Zurbrugg, a recent reduction in Medicare and Medicaid and other insurance- reimbursement dollars, and what is seen as a widespread move toward more outpatient care, said Graduate spokesman Tony Ryzinski.

Zurbrugg's services are being consolidated with its sister facility, Rancocas Hospital in Willingboro. New services, such as the psychiatric program, are filling the space vacated.

Even so, all emergency services have been retained, as have laboratory, radiology, dietary and respiratory services. Surgery services also have been kept, along with some monitoring beds for intensive-care patients.

Even its critics have applauded the hospital's decision to maintain a fully staffed, 24-hour emergency room.

"I don't like (the consolidation)," Bruce L. Unley said, "but if we didn't fight like we did, the hospital might be closed right now."

Riverside Mayor Robert Renshaw, leader of a community task force set up a year ago amid fears that Zurbrugg would close, said, "It isn't a full loaf of bread, but it's better than no loaf at all."

Anthony Cirillo, spokesman for the two hospitals, said that when the acute- care beds at Zurbrugg were filled up, patients from the area would face only a six-mile trip to Rancocas, where there are 250 beds.

"We did not cut any services in this process," Cirillo said. "We just downsized. It was never our intention to close Zurbrugg. And now we are proving that there are good alternatives for Zurbrugg."

But local residents still worry.

"Where it might take only 10 minutes to get to Rancocas, that 10 minutes can literally mean life or death," Russell Hullings said. "I'm just scared to death that the scaling-down process will ultimately lead to the emergency room."

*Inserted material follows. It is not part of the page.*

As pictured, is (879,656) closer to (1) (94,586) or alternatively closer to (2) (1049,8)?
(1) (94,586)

About 60,000 people in the riverfront communities rely on Zurbrugg in ''life or death" situations, Hullings said.

Hospital officials, meanwhile, cite the new psychiatric treatment as the kind of program hospitals will adopt more and more. Insurance companies favor partial hospitalization, because it is cost-effective yet comprehensive, said program supervisor Kathy Waring.

"Once somebody becomes ill, if they are hospitalized, you are talking about big bucks," Waring said. "The idea today is to keep people healthy and out of the hospital. That is what we are trying to do."

A social worker within the psychiatric program links patients with a host of community-assistance services when they are ready to move on.

"They (residents) know that for this hospital to survive, it needs viable units like this," Waring said.